My work also touches on issues relating to the relationship between perceptual non-conceptualism and some empirical theses, such as the thesis of the cognitive empenetrability of early vision. I have argued against the view that the (alleged) cognitive impenetrability of early vision states is a necessary and sufficient condition for their content to be non-conceptual—the mutually entailing thesis, as I call it. Even if we grant that that the property of being non-conceptual admits two different interpretations—corresponding to the distinction between the state and the content views as formulated above—the mutually entailing thesis fails. I first argue for the falsity of the state-non-conceptualist reading of the thesis on the grounds that it mistakenly takes being non-conceptual to be a causal instead of a constitutive relationship. The content-non-conceptualist understanding of the thesis, I then argue, is disproved by plausible views regarding the content of experience. The mutually entailing thesis could only be true, I contend, on a non-standard, causal interpretation of the notion of nonconceptual content. Yet, on that reading, the thesis would either be trivially true or would entirely fail to engage with the contemporary literature on perceptual non conceptualism.

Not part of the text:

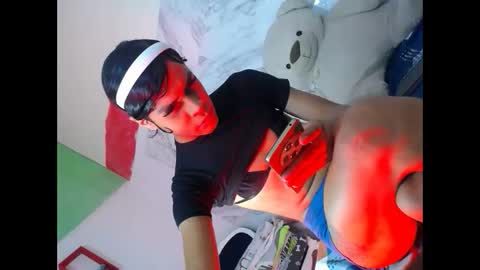 estefani robles online show from 05-01-26, 11:42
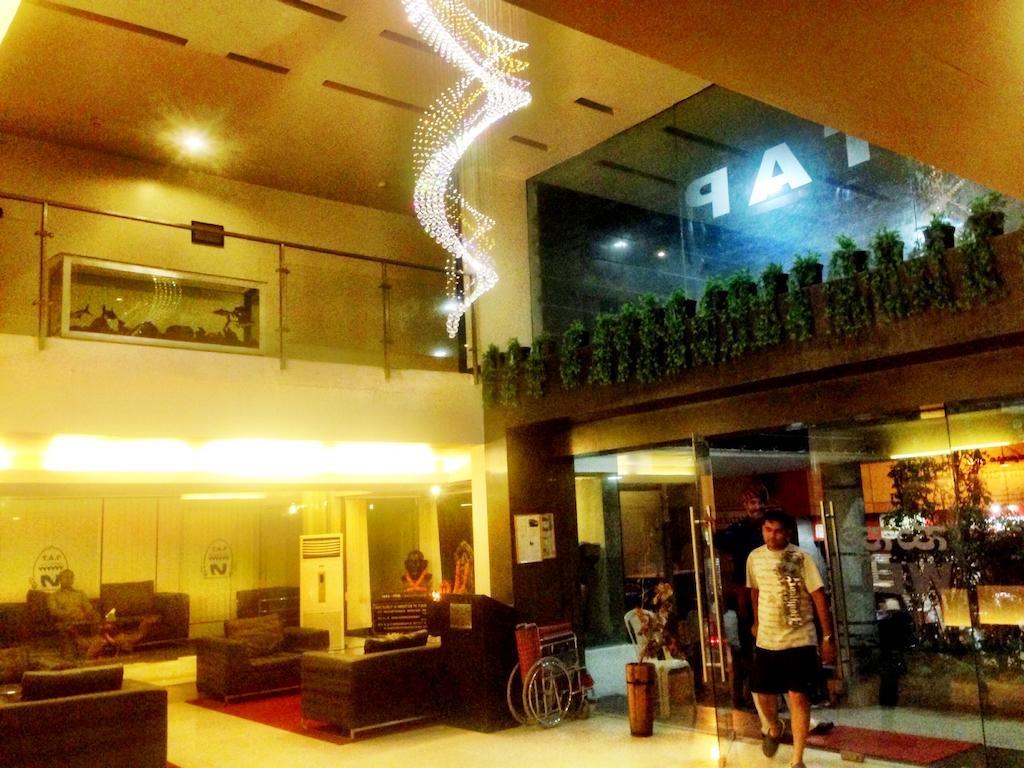 Hotel T.A.P. Gold Crest Bangalore Exterior foto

Finally, in my most recent work, I explore the relation between the alleged richness of the content of perceptual experience and the idea that perceptual experience is cognitively penetrable by background states, such as beliefs, desires or emotions. According to so-called “thin” views about the content of experience, we can only visually experience low-level features such as colour, shape, texture or motion. According to so-called “rich” views, we can also visually experience some high-level properties, such as being a pine tree or being threatening. One of the standard objections against rich views is that high-level properties can only be represented at the level of judgments. I have recently offered rich theories a plausible escape route from this objection based on some recent studies in social vision. I have also tackled a different but related issue, namely, the relationship between rich views and the view that visual experience is cognitively penetrable. Despite their logical independence, both theses tend to go hand in hand in the literature. I argue, however, that the very criterion that establishes the genuine visual nature of our representations of some high-level properties makes the entailment from rich views to cognitive penetrability problematic.

The nature of the content of the mental states involved in paradigmatic cases of implicit bias has emerged lately as a key platform to carry on thinking and writing about issues in this vicinity. What all these threads have in common is that they arise at the barely-explored intersection between scientifically-informed philosophy of mind / cognitive science and what might be dubbed the ‘normative image’ of mind, according to which a proper account of the mental cannot be developed without attention to matters concerning value, ethics and responsibility.